Prompt — Retype everything in the entries that follow, exactly as shown.

Available data —

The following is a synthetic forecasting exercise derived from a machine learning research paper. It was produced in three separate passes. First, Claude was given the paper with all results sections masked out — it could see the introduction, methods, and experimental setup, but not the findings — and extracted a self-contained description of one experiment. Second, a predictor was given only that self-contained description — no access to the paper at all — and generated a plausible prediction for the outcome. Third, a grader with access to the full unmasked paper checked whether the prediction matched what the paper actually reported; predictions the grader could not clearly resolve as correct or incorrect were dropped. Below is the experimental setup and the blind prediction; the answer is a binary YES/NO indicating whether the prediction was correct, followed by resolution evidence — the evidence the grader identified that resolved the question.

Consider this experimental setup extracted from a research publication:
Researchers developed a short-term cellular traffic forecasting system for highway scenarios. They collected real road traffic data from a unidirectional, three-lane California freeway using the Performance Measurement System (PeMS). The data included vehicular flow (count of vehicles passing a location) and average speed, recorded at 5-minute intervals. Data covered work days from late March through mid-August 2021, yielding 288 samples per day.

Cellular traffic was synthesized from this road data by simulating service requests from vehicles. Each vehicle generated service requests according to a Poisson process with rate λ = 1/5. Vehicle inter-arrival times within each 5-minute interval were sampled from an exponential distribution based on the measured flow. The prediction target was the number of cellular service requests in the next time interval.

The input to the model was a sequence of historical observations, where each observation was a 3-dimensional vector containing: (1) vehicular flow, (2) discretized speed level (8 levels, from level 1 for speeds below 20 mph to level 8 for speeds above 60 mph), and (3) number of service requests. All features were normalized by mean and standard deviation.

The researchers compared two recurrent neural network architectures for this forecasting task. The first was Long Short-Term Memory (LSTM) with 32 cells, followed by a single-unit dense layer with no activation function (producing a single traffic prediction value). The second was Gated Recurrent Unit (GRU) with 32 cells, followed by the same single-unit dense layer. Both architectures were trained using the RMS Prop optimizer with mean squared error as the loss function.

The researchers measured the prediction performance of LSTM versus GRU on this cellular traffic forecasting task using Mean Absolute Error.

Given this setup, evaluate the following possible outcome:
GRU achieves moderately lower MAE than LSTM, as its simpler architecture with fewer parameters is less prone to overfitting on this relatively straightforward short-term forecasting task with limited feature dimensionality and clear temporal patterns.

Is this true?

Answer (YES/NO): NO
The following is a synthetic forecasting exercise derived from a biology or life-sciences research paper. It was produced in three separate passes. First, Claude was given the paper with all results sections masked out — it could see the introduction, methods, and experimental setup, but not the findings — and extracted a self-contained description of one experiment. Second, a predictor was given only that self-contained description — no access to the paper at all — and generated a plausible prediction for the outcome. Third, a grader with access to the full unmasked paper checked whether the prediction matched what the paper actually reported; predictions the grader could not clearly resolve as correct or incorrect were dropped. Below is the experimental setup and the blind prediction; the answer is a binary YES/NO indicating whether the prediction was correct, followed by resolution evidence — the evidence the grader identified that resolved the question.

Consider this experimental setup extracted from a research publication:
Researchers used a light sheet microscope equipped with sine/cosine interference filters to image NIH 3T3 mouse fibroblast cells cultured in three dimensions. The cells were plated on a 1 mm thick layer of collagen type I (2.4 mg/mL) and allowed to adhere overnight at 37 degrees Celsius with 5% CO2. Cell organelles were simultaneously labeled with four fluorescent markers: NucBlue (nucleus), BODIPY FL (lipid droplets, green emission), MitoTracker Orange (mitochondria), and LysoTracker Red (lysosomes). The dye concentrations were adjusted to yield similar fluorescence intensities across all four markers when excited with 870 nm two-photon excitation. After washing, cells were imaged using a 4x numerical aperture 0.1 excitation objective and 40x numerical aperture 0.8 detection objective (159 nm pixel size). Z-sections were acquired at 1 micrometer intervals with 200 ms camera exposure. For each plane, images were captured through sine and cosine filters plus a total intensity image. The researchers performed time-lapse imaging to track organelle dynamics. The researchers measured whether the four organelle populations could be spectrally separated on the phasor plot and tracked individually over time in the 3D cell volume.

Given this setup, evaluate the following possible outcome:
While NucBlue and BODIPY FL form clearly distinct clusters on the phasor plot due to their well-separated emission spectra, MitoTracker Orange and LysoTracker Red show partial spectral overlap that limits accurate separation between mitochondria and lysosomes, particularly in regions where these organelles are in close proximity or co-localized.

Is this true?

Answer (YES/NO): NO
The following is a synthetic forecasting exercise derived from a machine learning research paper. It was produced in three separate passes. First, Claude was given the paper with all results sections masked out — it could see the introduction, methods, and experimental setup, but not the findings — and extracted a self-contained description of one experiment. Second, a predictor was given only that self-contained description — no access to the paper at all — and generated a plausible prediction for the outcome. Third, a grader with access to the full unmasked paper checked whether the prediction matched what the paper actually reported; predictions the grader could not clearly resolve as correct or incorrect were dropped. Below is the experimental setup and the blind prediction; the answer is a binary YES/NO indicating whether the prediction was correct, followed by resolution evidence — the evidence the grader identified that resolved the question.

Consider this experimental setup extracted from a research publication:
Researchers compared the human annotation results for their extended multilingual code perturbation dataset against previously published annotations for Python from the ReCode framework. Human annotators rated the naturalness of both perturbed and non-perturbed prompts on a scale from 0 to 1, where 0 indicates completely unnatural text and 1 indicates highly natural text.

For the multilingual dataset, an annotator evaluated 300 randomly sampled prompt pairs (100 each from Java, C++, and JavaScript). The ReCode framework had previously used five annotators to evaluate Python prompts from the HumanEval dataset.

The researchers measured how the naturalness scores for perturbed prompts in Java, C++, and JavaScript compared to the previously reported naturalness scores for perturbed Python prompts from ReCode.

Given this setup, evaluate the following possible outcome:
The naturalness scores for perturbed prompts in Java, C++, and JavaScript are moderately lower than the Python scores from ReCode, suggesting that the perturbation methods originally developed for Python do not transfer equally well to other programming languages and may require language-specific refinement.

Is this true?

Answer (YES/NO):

Result of this exercise —
The following is a synthetic forecasting exercise derived from a machine learning research paper. It was produced in three separate passes. First, Claude was given the paper with all results sections masked out — it could see the introduction, methods, and experimental setup, but not the findings — and extracted a self-contained description of one experiment. Second, a predictor was given only that self-contained description — no access to the paper at all — and generated a plausible prediction for the outcome. Third, a grader with access to the full unmasked paper checked whether the prediction matched what the paper actually reported; predictions the grader could not clearly resolve as correct or incorrect were dropped. Below is the experimental setup and the blind prediction; the answer is a binary YES/NO indicating whether the prediction was correct, followed by resolution evidence — the evidence the grader identified that resolved the question.

Consider this experimental setup extracted from a research publication:
Researchers developed a short-term cellular traffic forecasting system for highway scenarios. They collected real road traffic data from a unidirectional, three-lane California freeway using the Performance Measurement System (PeMS). The data included vehicular flow (count of vehicles passing a location) and average speed, recorded at 5-minute intervals. Data covered work days from late March through mid-August 2021, yielding 288 samples per day.

Cellular traffic was synthesized from this road data by simulating service requests from vehicles. Each vehicle generated service requests according to a Poisson process with rate λ = 1/5. Vehicle inter-arrival times within each 5-minute interval were sampled from an exponential distribution based on the measured flow. The prediction target was the number of cellular service requests in the next time interval.

The input to the model was a sequence of historical observations, where each observation was a 3-dimensional vector containing: (1) vehicular flow, (2) discretized speed level (8 levels, from level 1 for speeds below 20 mph to level 8 for speeds above 60 mph), and (3) number of service requests. All features were normalized by mean and standard deviation.

The researchers compared two recurrent neural network architectures for this forecasting task. The first was Long Short-Term Memory (LSTM) with 32 cells, followed by a single-unit dense layer with no activation function (producing a single traffic prediction value). The second was Gated Recurrent Unit (GRU) with 32 cells, followed by the same single-unit dense layer. Both architectures were trained using the RMS Prop optimizer with mean squared error as the loss function.

The researchers measured the prediction performance of LSTM versus GRU on this cellular traffic forecasting task using Mean Absolute Error.

Given this setup, evaluate the following possible outcome:
GRU achieves moderately lower MAE than LSTM, as its simpler architecture with fewer parameters is less prone to overfitting on this relatively straightforward short-term forecasting task with limited feature dimensionality and clear temporal patterns.

Is this true?

Answer (YES/NO): NO
The following is a synthetic forecasting exercise derived from a biology or life-sciences research paper. It was produced in three separate passes. First, Claude was given the paper with all results sections masked out — it could see the introduction, methods, and experimental setup, but not the findings — and extracted a self-contained description of one experiment. Second, a predictor was given only that self-contained description — no access to the paper at all — and generated a plausible prediction for the outcome. Third, a grader with access to the full unmasked paper checked whether the prediction matched what the paper actually reported; predictions the grader could not clearly resolve as correct or incorrect were dropped. Below is the experimental setup and the blind prediction; the answer is a binary YES/NO indicating whether the prediction was correct, followed by resolution evidence — the evidence the grader identified that resolved the question.

Consider this experimental setup extracted from a research publication:
Researchers used a light sheet microscope equipped with sine/cosine interference filters to image NIH 3T3 mouse fibroblast cells cultured in three dimensions. The cells were plated on a 1 mm thick layer of collagen type I (2.4 mg/mL) and allowed to adhere overnight at 37 degrees Celsius with 5% CO2. Cell organelles were simultaneously labeled with four fluorescent markers: NucBlue (nucleus), BODIPY FL (lipid droplets, green emission), MitoTracker Orange (mitochondria), and LysoTracker Red (lysosomes). The dye concentrations were adjusted to yield similar fluorescence intensities across all four markers when excited with 870 nm two-photon excitation. After washing, cells were imaged using a 4x numerical aperture 0.1 excitation objective and 40x numerical aperture 0.8 detection objective (159 nm pixel size). Z-sections were acquired at 1 micrometer intervals with 200 ms camera exposure. For each plane, images were captured through sine and cosine filters plus a total intensity image. The researchers performed time-lapse imaging to track organelle dynamics. The researchers measured whether the four organelle populations could be spectrally separated on the phasor plot and tracked individually over time in the 3D cell volume.

Given this setup, evaluate the following possible outcome:
While NucBlue and BODIPY FL form clearly distinct clusters on the phasor plot due to their well-separated emission spectra, MitoTracker Orange and LysoTracker Red show partial spectral overlap that limits accurate separation between mitochondria and lysosomes, particularly in regions where these organelles are in close proximity or co-localized.

Is this true?

Answer (YES/NO): NO
The following is a synthetic forecasting exercise derived from a machine learning research paper. It was produced in three separate passes. First, Claude was given the paper with all results sections masked out — it could see the introduction, methods, and experimental setup, but not the findings — and extracted a self-contained description of one experiment. Second, a predictor was given only that self-contained description — no access to the paper at all — and generated a plausible prediction for the outcome. Third, a grader with access to the full unmasked paper checked whether the prediction matched what the paper actually reported; predictions the grader could not clearly resolve as correct or incorrect were dropped. Below is the experimental setup and the blind prediction; the answer is a binary YES/NO indicating whether the prediction was correct, followed by resolution evidence — the evidence the grader identified that resolved the question.

Consider this experimental setup extracted from a research publication:
Researchers compared the human annotation results for their extended multilingual code perturbation dataset against previously published annotations for Python from the ReCode framework. Human annotators rated the naturalness of both perturbed and non-perturbed prompts on a scale from 0 to 1, where 0 indicates completely unnatural text and 1 indicates highly natural text.

For the multilingual dataset, an annotator evaluated 300 randomly sampled prompt pairs (100 each from Java, C++, and JavaScript). The ReCode framework had previously used five annotators to evaluate Python prompts from the HumanEval dataset.

The researchers measured how the naturalness scores for perturbed prompts in Java, C++, and JavaScript compared to the previously reported naturalness scores for perturbed Python prompts from ReCode.

Given this setup, evaluate the following possible outcome:
The naturalness scores for perturbed prompts in Java, C++, and JavaScript are moderately lower than the Python scores from ReCode, suggesting that the perturbation methods originally developed for Python do not transfer equally well to other programming languages and may require language-specific refinement.

Is this true?

Answer (YES/NO):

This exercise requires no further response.